Want to Know a Secret?

Is anything a secret anymore?

It seems to me there has always been an attack on secrecy. The most recent onslaught on secrecy started with Wikileaks.  And, of course, there is the pervasive success of hackers to gain access to nearly anything they want.  And, the daily practice of publicly “leaking” confidential information about what is going on in our government seems to have increased.

As business owners, we are tasked with a choice (sometimes a law) to keep things that we know a secret. So, in light of what is going on, you have to wonder what we should keep secret and what we should make public.

To Keep Secret (sort of)

In my opinion, there is certain business information that we need to keep secret.

For example, I’ve always believed in keeping payroll a secret. Call me old-fashioned, but what a person is paid is private information.

I realize, however, it’s human nature to be curious what co-workers are paid. Through conversations and carelessness, specific payroll could be made known to everyone at any time.

So, while I don’t publish payroll information, I am mentally prepared to defend what everyone is paid based on their contribution to the company. I do not fear that payroll information might become widely known.

Keeping what employees are paid secret is defending the privacy of the employees and not used to conceal the actions of my company.

Not Keeping Secrets

There are many reasons to make as much information public as possible.

The first reason to not keep information secret is the Streisand Effect. The Streisand Effect is the phenomenon where attempting to hide, remove, or censor a piece of information has the unintended consequence of publicizing the information more widely.

Simply by keeping something a secret increases the value of knowing that secret. If the information were known, the power of knowing it would be reduced to a reasonable level.

A second reason to not keep secrets is the unknown effect information will have on your employees.  Is it possible that by your employees having a greater knowledge of your business and business practices, they could do a better job for you?

Your employees, for example, might work harder at collecting account payable if they knew more information about the company’s financial structure.

A final reason to not keep secrets is the development of trust.  By sharing information, you indicate the trust you have on your staff, which will then transfer to a higher accountability in the execution of their work.

What Not to Share

First, in addition to what is required by law, you must keep all the information regarding your employees in confidence.  Not everyone needs to know that an employee’s pay is being garnished or they are taking time off for addiction treatment.

Secondly, you should not share financial information that will either place you at a disadvantage in your business marketplace or give a competitor insight into your profitable market sectors.

And finally, you should not share information that will reveal any future market movements you plan on implementing to increase or enhance your market share.

The Bible

Jesus frequently practiced secrecy.  He went away by himself to pray (Luke 5:16).  When he entered a town, he often tried to keep it a secret (Mark 7:24).  And, when he healed people, he often told them to keep it a secret (Mark 1:44).

Throughout his ministry, Jesus referred to Himself as “the Son of Man.”  And although this is a messianic term coming from the Psalms and the book of Daniel, it was much humbler than His real title which is the “Son of God,” which He was trying to keep secret.

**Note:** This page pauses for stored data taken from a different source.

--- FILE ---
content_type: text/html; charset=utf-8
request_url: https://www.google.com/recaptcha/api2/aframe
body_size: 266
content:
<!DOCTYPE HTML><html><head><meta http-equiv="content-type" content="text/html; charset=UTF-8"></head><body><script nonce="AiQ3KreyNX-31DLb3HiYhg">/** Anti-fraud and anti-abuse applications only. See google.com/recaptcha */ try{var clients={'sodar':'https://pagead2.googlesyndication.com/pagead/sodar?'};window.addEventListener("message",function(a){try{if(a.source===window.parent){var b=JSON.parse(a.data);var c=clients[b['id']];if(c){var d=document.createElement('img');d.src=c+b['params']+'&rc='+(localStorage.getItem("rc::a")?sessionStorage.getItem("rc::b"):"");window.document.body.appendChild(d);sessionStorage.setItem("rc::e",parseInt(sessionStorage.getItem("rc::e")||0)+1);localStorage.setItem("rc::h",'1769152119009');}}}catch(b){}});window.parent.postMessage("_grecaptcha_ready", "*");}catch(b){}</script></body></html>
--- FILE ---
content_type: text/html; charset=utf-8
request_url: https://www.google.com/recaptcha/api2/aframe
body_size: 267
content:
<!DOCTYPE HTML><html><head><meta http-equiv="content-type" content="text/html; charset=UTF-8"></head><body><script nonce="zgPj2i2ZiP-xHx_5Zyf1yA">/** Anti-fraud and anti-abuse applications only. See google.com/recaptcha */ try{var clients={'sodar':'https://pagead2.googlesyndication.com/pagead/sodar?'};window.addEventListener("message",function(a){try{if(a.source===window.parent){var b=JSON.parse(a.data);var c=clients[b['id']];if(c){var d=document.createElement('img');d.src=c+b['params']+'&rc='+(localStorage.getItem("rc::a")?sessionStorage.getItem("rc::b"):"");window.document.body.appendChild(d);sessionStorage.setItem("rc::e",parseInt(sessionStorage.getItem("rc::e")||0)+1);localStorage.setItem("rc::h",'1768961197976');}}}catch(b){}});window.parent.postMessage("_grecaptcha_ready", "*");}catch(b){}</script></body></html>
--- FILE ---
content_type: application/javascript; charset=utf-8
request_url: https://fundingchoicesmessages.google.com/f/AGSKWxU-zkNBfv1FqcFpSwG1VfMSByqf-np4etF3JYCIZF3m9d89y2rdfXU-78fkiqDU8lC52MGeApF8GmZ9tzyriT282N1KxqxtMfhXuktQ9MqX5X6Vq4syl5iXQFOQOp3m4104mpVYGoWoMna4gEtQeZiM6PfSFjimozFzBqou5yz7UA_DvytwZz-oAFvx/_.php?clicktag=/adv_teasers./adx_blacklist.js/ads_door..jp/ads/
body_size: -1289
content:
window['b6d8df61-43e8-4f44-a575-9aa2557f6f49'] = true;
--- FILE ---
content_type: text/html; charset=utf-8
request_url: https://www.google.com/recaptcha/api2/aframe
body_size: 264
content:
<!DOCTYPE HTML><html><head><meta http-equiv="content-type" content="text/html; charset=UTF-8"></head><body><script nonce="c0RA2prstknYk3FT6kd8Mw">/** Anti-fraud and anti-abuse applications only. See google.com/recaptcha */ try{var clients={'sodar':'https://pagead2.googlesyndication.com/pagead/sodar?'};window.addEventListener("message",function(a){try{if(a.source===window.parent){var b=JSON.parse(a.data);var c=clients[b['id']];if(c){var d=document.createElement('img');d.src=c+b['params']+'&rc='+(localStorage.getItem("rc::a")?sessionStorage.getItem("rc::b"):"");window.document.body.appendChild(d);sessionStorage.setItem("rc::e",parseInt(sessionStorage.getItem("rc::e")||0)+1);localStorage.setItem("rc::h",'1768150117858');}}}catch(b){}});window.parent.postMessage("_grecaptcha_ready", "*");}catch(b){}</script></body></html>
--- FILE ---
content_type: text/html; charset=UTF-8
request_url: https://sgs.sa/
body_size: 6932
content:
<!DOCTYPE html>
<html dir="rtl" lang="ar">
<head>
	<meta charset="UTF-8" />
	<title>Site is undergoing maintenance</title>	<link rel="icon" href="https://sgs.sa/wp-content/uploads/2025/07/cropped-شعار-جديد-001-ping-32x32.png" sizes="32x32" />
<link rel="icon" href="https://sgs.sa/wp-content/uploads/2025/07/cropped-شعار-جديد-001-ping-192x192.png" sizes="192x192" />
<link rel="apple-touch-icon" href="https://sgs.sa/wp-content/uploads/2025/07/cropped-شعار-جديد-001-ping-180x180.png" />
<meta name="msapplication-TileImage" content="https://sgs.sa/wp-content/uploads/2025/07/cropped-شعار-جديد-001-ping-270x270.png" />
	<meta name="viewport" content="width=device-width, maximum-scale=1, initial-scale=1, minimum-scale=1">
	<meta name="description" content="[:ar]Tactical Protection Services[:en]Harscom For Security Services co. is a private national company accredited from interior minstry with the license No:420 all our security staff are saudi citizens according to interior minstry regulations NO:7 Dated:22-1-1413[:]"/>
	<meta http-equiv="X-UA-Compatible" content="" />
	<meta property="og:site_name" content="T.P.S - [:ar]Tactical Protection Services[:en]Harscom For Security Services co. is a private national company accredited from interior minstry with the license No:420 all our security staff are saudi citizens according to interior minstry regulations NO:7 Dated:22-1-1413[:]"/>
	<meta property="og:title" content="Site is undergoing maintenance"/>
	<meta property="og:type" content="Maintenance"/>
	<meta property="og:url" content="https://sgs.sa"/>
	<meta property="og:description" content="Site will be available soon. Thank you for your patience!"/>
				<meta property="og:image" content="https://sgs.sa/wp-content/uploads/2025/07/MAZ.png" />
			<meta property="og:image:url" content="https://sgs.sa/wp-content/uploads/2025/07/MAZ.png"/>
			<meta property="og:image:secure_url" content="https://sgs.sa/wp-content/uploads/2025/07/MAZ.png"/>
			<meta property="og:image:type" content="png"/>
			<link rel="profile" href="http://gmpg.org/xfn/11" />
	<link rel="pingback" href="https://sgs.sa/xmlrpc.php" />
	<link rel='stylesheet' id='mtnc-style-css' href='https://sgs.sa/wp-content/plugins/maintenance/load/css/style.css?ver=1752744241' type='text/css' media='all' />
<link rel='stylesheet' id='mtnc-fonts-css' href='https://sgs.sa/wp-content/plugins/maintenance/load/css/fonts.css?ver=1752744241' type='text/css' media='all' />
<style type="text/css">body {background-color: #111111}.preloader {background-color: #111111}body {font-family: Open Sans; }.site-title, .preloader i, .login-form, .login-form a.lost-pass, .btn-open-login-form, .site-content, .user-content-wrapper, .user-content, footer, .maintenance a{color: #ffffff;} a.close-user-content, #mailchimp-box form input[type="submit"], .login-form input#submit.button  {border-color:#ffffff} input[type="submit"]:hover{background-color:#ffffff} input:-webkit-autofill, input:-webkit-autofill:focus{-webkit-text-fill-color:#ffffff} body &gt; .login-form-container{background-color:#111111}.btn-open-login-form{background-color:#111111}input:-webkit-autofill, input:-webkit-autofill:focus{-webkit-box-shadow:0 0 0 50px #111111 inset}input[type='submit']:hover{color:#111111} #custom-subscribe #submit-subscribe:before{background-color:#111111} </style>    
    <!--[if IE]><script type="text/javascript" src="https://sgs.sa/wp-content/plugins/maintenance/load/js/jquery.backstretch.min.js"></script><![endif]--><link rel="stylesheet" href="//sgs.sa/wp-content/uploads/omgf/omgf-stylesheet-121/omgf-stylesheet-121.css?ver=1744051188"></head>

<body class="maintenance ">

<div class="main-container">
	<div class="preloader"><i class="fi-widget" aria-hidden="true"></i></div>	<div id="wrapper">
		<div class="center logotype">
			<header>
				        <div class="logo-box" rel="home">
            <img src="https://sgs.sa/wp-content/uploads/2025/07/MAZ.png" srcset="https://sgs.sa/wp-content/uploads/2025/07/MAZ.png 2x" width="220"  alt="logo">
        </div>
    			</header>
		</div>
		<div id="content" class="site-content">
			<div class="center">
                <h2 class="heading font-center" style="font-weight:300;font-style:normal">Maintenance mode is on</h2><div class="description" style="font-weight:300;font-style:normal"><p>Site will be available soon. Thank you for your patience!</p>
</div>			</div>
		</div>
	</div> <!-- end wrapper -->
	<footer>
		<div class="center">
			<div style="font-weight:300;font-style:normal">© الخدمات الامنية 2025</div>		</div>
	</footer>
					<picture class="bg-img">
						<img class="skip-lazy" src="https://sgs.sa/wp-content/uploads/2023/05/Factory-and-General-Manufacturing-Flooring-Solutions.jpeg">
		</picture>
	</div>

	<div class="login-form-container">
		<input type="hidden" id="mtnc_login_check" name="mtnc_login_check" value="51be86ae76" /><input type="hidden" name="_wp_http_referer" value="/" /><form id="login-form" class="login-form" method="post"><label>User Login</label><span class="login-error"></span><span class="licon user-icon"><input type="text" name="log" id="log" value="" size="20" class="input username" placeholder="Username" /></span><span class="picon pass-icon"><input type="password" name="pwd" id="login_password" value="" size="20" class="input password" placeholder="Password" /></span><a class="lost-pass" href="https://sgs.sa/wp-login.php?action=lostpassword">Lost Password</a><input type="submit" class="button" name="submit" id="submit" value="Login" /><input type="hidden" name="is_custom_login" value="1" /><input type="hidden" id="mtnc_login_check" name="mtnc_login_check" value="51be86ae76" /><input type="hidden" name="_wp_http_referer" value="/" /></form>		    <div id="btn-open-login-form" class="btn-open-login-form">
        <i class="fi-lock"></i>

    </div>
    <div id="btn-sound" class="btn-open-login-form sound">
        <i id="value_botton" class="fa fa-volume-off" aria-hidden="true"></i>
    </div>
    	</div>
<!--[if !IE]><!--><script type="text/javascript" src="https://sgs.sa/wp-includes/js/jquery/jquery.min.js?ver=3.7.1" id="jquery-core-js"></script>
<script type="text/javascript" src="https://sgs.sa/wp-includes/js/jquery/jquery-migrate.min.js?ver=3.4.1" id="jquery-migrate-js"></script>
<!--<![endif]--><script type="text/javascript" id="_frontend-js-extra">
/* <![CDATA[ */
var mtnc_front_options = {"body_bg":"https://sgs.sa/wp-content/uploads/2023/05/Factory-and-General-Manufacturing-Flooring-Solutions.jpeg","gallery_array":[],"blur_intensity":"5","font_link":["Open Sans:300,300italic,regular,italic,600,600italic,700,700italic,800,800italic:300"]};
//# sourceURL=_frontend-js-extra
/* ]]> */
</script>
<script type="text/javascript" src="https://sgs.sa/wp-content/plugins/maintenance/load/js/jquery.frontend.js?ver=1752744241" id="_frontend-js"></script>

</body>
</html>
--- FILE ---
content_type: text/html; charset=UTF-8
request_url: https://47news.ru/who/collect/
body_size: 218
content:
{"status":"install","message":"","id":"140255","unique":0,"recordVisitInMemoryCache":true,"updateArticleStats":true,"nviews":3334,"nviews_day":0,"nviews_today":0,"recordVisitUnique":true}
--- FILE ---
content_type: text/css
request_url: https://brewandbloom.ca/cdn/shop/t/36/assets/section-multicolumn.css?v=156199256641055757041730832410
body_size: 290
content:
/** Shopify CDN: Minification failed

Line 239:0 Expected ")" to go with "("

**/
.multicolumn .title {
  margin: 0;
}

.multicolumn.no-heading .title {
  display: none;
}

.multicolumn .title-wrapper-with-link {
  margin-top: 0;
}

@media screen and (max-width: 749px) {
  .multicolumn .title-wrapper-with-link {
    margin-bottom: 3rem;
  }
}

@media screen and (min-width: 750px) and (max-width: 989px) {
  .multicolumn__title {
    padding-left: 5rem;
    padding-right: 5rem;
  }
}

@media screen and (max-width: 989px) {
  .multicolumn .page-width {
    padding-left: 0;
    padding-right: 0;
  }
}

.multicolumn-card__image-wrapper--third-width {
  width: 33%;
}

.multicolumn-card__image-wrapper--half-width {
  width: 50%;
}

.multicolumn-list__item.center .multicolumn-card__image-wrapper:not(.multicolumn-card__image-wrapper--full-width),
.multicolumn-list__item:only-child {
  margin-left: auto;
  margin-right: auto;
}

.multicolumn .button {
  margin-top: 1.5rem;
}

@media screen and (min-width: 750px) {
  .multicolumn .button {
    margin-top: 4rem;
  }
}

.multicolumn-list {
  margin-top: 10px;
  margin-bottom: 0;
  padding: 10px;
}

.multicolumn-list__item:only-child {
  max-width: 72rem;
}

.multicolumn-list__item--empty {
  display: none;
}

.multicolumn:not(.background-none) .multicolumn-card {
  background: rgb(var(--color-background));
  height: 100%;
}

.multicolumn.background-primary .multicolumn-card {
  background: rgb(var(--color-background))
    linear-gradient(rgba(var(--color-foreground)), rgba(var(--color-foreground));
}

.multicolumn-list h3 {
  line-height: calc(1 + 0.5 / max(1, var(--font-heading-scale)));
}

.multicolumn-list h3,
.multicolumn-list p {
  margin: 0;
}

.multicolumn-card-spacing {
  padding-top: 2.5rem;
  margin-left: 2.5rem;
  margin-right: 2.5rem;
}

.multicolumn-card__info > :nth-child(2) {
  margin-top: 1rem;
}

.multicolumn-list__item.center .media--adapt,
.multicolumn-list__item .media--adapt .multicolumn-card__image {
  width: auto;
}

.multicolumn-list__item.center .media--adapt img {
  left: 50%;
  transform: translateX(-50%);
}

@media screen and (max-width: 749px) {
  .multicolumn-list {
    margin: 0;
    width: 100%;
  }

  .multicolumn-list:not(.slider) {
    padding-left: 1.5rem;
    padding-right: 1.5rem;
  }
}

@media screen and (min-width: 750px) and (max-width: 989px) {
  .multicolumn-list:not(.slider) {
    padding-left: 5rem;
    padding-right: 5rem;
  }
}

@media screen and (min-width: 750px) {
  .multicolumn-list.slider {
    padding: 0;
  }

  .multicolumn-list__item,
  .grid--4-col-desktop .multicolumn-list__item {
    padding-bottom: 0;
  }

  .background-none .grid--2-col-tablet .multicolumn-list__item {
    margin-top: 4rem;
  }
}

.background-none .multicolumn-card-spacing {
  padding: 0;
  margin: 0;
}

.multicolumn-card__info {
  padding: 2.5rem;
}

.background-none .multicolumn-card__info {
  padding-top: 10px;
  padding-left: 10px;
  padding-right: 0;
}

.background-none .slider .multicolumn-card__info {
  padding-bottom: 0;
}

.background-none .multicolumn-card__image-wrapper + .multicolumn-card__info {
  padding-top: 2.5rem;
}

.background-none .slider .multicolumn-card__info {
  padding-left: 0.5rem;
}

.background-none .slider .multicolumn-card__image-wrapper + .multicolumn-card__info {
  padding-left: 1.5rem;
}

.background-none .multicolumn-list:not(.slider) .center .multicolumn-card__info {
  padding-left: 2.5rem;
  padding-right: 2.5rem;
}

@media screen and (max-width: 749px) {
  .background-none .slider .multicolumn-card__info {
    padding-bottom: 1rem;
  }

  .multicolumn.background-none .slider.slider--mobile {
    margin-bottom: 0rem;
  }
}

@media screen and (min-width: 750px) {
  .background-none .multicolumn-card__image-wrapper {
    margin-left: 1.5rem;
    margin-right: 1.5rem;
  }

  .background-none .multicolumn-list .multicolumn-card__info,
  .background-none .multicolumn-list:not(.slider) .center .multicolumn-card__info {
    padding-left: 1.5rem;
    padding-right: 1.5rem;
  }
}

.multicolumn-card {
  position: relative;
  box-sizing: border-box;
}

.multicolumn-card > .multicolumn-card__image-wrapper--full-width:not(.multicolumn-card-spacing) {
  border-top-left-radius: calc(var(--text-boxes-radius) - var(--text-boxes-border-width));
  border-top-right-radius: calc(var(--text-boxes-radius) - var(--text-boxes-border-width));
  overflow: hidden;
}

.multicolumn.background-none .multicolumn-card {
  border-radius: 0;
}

Contrary to Jesus, the Pharisees tried to flaunt their religiosity.  They would wear flowing robes, have trumpets announce their arrival, prayed aloud long prayers, and always sat in the seat of honor.  They publicly announced how much they were tithing to the Temple for everyone to know.  Nothing was a secret for them.

Matthew 6:1-18 says for us to pray to the Father in secret, to do our good works quietly, to seek God’s praise and not people’s, and to put aside all selfish ambition.  What we are to make public is our charitable works that display God’s love and glory

Following Jesus’s example, let’s keep secret the things designed to glorify and promote only ourselves.  Making payroll and other employee information public would only serve to glorify ourselves and individual employees.

Let’s only make public the things that glorify others outside of our company and God.